▶ [Exercise directions]
In the passage on parenting consistency, render this sentence in Spanish: "Children are naturally adept, however, at figuring out the rules of life."

▶ [Selected extract]
┄┄┄┄┄┄┄┄┄┄

This applies to two-parent families as well; all children require consistency. But parents raising a child alone deal with a greater degree of uncertainty over choosing the correct parenting style. This may lead to changing their minds more frequently concerning house rules and discipline.

As your child grows, your parenting style will naturally evolve, so this is not about being unbending or rigid. Children are naturally adept, however, at figuring out the rules of life. It’s OK to bend the rules from time to time for special occasions and achievements. These special rules teach your child about rewards and can be more effective than discipline in promoting positive behaviors.

By applying the rules consistently during the various stages of a child’s life, you encourage balanced emotional development. A well-behaved child will have a great positive impact on your parenting experience.

┄┄┄┄┄┄┄┄┄┄

▶ [Source data]
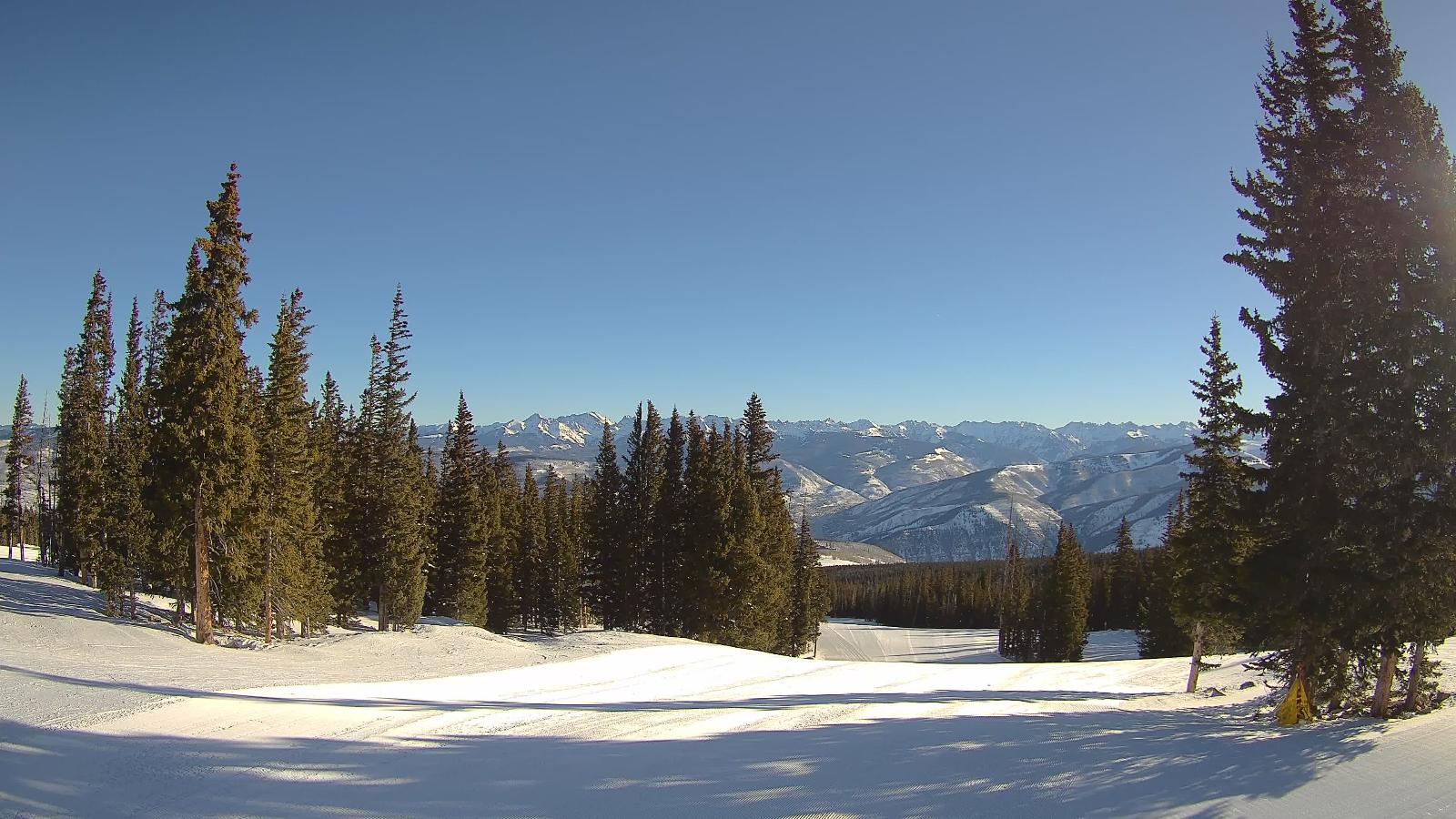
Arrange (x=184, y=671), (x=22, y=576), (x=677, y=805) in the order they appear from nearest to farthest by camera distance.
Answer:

┄┄┄┄┄┄┄┄┄┄

▶ [Solved exercise]
Sin embargo, los niños son naturalmente hábiles para descifrar las reglas de la vida.